Preocupada com a perspectiva de uma iminente crise alimentar em todo o mundo decorrente da disrupção das cadeias produtivas provocada pelo conflito entre Ucrânia e Rússia, ambos países fornecedores de grãos, fertilizantes e outras commodities, a diretora da OMC disse que levará a discussão a autoridades dos Estados Unidos e de outros países-membros.
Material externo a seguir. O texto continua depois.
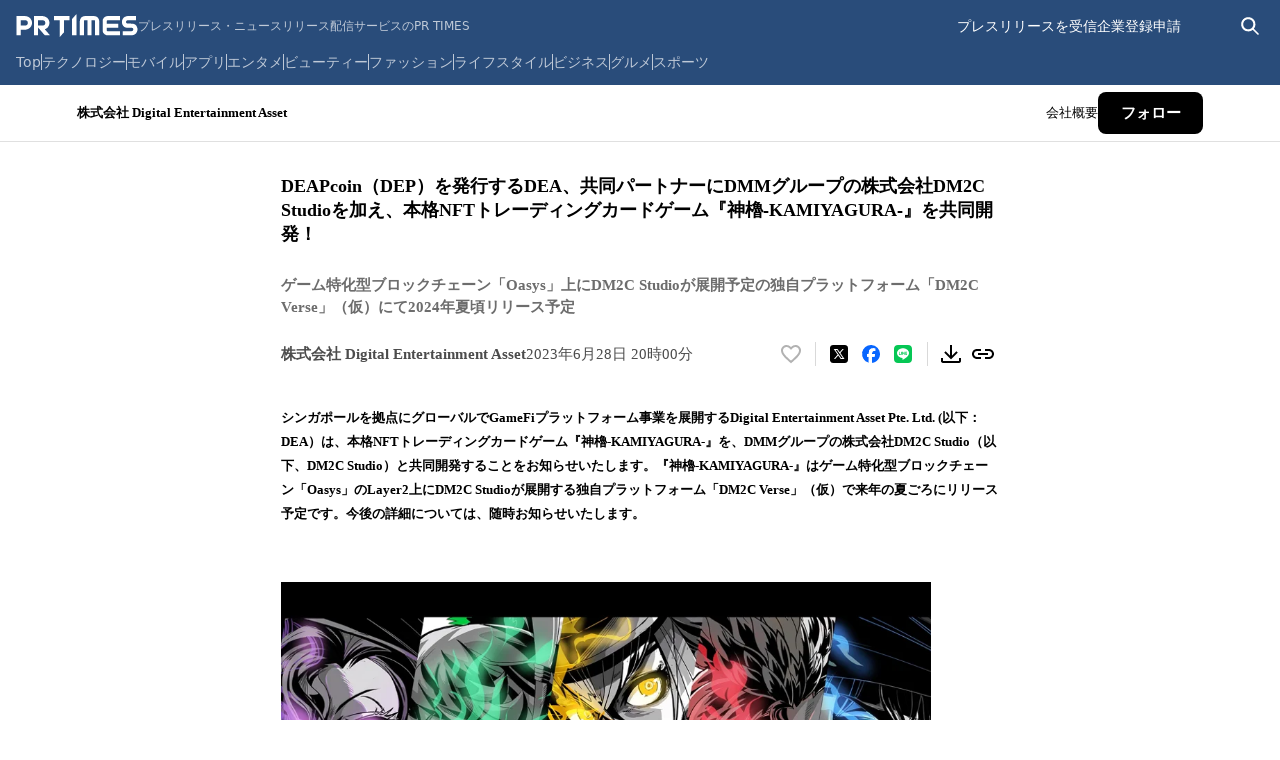

--- FILE ---
content_type: application/javascript; charset=UTF-8
request_url: https://prtimes.jp/_next/static/chunks/webpack-914f62a010e066fc.js
body_size: 1954
content:
(()=>{"use strict";var e={},t={};function r(n){var a=t[n];if(void 0!==a)return a.exports;var o=t[n]={exports:{}},i=!0;try{e[n](o,o.exports,r),i=!1}finally{i&&delete t[n]}return o.exports}r.m=e,(()=>{var e=[];r.O=(t,n,a,o)=>{if(n){o=o||0;for(var i=e.length;i>0&&e[i-1][2]>o;i--)e[i]=e[i-1];e[i]=[n,a,o];return}for(var l=1/0,i=0;i<e.length;i++){for(var[n,a,o]=e[i],d=!0,s=0;s<n.length;s++)(!1&o||l>=o)&&Object.keys(r.O).every(e=>r.O[e](n[s]))?n.splice(s--,1):(d=!1,o<l&&(l=o));if(d){e.splice(i--,1);var u=a();void 0!==u&&(t=u)}}return t}})(),r.n=e=>{var t=e&&e.__esModule?()=>e.default:()=>e;return r.d(t,{a:t}),t},(()=>{var e,t=Object.getPrototypeOf?e=>Object.getPrototypeOf(e):e=>e.__proto__;r.t=function(n,a){if(1&a&&(n=this(n)),8&a||"object"==typeof n&&n&&(4&a&&n.__esModule||16&a&&"function"==typeof n.then))return n;var o=Object.create(null);r.r(o);var i={};e=e||[null,t({}),t([]),t(t)];for(var l=2&a&&n;"object"==typeof l&&!~e.indexOf(l);l=t(l))Object.getOwnPropertyNames(l).forEach(e=>i[e]=()=>n[e]);return i.default=()=>n,r.d(o,i),o}})(),r.d=(e,t)=>{for(var n in t)r.o(t,n)&&!r.o(e,n)&&Object.defineProperty(e,n,{enumerable:!0,get:t[n]})},r.f={},r.e=e=>Promise.all(Object.keys(r.f).reduce((t,n)=>(r.f[n](e,t),t),[])),r.u=e=>383===e?"static/chunks/383-09cd636edcdf163f.js":624===e?"static/chunks/624-2333774551383ae6.js":335===e?"static/chunks/335-7e602a3049040452.js":"static/chunks/"+e+"."+({232:"aed6e4303ab7162c",802:"6379ae5f5f480e35",979:"f18b240458bfcdbe",994:"038287e2637018ad"})[e]+".js",r.miniCssF=e=>"static/css/"+({331:"89120d4e29124f44",492:"626876830f958335",560:"e12b73851a6c49af",899:"240aa6361a48a40a"})[e]+".css",r.o=(e,t)=>Object.prototype.hasOwnProperty.call(e,t),(()=>{var e={},t="_N_E:";r.l=(n,a,o,i)=>{if(e[n])return void e[n].push(a);if(void 0!==o)for(var l,d,s=document.getElementsByTagName("script"),u=0;u<s.length;u++){var f=s[u];if(f.getAttribute("src")==n||f.getAttribute("data-webpack")==t+o){l=f;break}}l||(d=!0,(l=document.createElement("script")).charset="utf-8",l.timeout=120,r.nc&&l.setAttribute("nonce",r.nc),l.setAttribute("data-webpack",t+o),l.src=r.tu(n)),e[n]=[a];var c=(t,r)=>{l.onerror=l.onload=null,clearTimeout(p);var a=e[n];if(delete e[n],l.parentNode&&l.parentNode.removeChild(l),a&&a.forEach(e=>e(r)),t)return t(r)},p=setTimeout(c.bind(null,void 0,{type:"timeout",target:l}),12e4);l.onerror=c.bind(null,l.onerror),l.onload=c.bind(null,l.onload),d&&document.head.appendChild(l)}})(),r.r=e=>{"undefined"!=typeof Symbol&&Symbol.toStringTag&&Object.defineProperty(e,Symbol.toStringTag,{value:"Module"}),Object.defineProperty(e,"__esModule",{value:!0})},(()=>{var e;r.tt=()=>(void 0===e&&(e={createScriptURL:e=>e},"undefined"!=typeof trustedTypes&&trustedTypes.createPolicy&&(e=trustedTypes.createPolicy("nextjs#bundler",e))),e)})(),r.tu=e=>r.tt().createScriptURL(e),r.p="/_next/",(()=>{var e={68:0};r.f.miniCss=(t,n)=>{e[t]?n.push(e[t]):0!==e[t]&&({331:1,492:1,560:1,899:1})[t]&&n.push(e[t]=(e=>new Promise((t,n)=>{var a=r.miniCssF(e),o=r.p+a;if(((e,t)=>{for(var r=document.getElementsByTagName("link"),n=0;n<r.length;n++){var a=r[n],o=a.getAttribute("data-href")||a.getAttribute("href");if("stylesheet"===a.rel&&(o===e||o===t))return a}for(var i=document.getElementsByTagName("style"),n=0;n<i.length;n++){var a=i[n],o=a.getAttribute("data-href");if(o===e||o===t)return a}})(a,o))return t();((e,t,r,n)=>{var a=document.createElement("link");return a.rel="stylesheet",a.type="text/css",a.onerror=a.onload=o=>{if(a.onerror=a.onload=null,"load"===o.type)r();else{var i=o&&("load"===o.type?"missing":o.type),l=o&&o.target&&o.target.href||t,d=Error("Loading CSS chunk "+e+" failed.\n("+l+")");d.code="CSS_CHUNK_LOAD_FAILED",d.type=i,d.request=l,a.parentNode.removeChild(a),n(d)}},a.href=t,!function(e){if("function"==typeof _N_E_STYLE_LOAD){let{href:t,onload:r,onerror:n}=e;_N_E_STYLE_LOAD(0===t.indexOf(window.location.origin)?new URL(t).pathname:t).then(()=>null==r?void 0:r.call(e,{type:"load"}),()=>null==n?void 0:n.call(e,{}))}else document.head.appendChild(e)}(a)})(e,o,t,n)}))(t).then(()=>{e[t]=0},r=>{throw delete e[t],r}))}})(),(()=>{var e={68:0,586:0};r.f.j=(t,n)=>{var a=r.o(e,t)?e[t]:void 0;if(0!==a)if(a)n.push(a[2]);else if(/^(331|492|560|586|68|899)$/.test(t))e[t]=0;else{var o=new Promise((r,n)=>a=e[t]=[r,n]);n.push(a[2]=o);var i=r.p+r.u(t),l=Error();r.l(i,n=>{if(r.o(e,t)&&(0!==(a=e[t])&&(e[t]=void 0),a)){var o=n&&("load"===n.type?"missing":n.type),i=n&&n.target&&n.target.src;l.message="Loading chunk "+t+" failed.\n("+o+": "+i+")",l.name="ChunkLoadError",l.type=o,l.request=i,a[1](l)}},"chunk-"+t,t)}},r.O.j=t=>0===e[t];var t=(t,n)=>{var a,o,[i,l,d]=n,s=0;if(i.some(t=>0!==e[t])){for(a in l)r.o(l,a)&&(r.m[a]=l[a]);if(d)var u=d(r)}for(t&&t(n);s<i.length;s++)o=i[s],r.o(e,o)&&e[o]&&e[o][0](),e[o]=0;return r.O(u)},n=self.webpackChunk_N_E=self.webpackChunk_N_E||[];n.forEach(t.bind(null,0)),n.push=t.bind(null,n.push.bind(n))})(),r.nc=void 0})();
"Vamos ver o que pode ser feito porque precisamos que o Brasil produza. Se o Brasil e a Ucrânia não produzirem, no próximo ano teremos mais problema com a carestia dos alimentos. O papel do Brasil é muito importante", afirmou.

Nesta semana, Ngozi Okonjo-Iweala participará das reuniões do FMI (Fundo Monetário Internacional) e do Banco Mundial, em Washington.

Além de conversar com o presidente e com o chanceler, a diretora-geral da OMC também se reuniu com parlamentares da FPA (Frente Parlamentar da Agropecuária) e representantes do agronegócio nesta segunda.

A demanda do presidente Bolsonaro veio em resposta à solicitação da diretora-geral da OMC para que o Brasil amplie o fornecimento de alimentos e insumos agrícolas no atual cenário global. Antes da guerra, Ucrânia e Rússia juntas respondiam por 25% das exportações globais de trigo e 15% das de milho.

Na última terça-feira (12), a OMC revisou para baixo sua projeção para o crescimento em volume do comércio global de mercadorias, passando de 4,7% a 3%, devido aos impactos da guerra no Leste Europeu.

"Recebemos um apelo da diretora-geral da OMC para que o Brasil considere exportar eventuais estoques reguladores de alimentos para contribuir com aquilo que achamos que possa ser uma escassez de alimentos no mundo", afirmou o chanceler.

França destacou também que, mesmo nos momentos mais difíceis da pandemia, o agronegócio brasileiro manteve seus compromissos internacionais, como a exportação de grãos, aves e carne bovina.

A visita de Ngozi Okonjo-Iweala ao Brasil faz parte de uma agenda de preparação para a 12ª Reunião Ministerial da OMC (MC 12), prevista para junho. Segundo França, o Brasil está empenhado no avanço nas negociações dos quatro principais eixos do encontro: comércio e saúde, agricultura, subsídios à pesca e reforma da OMC.

No comando da OMC desde março de 2021, Ngozi Okonjo-Iweala é a primeira mulher e a primeira africana a liderar a organização. A nigeriana substituiu o diplomata brasileiro Roberto Azevêdo, que renunciou ao cargo em 2020. Ela atuou durante 25 anos no Banco Mundial e também foi ministra das Finanças na Nigéria e ministra das Relações Exteriores.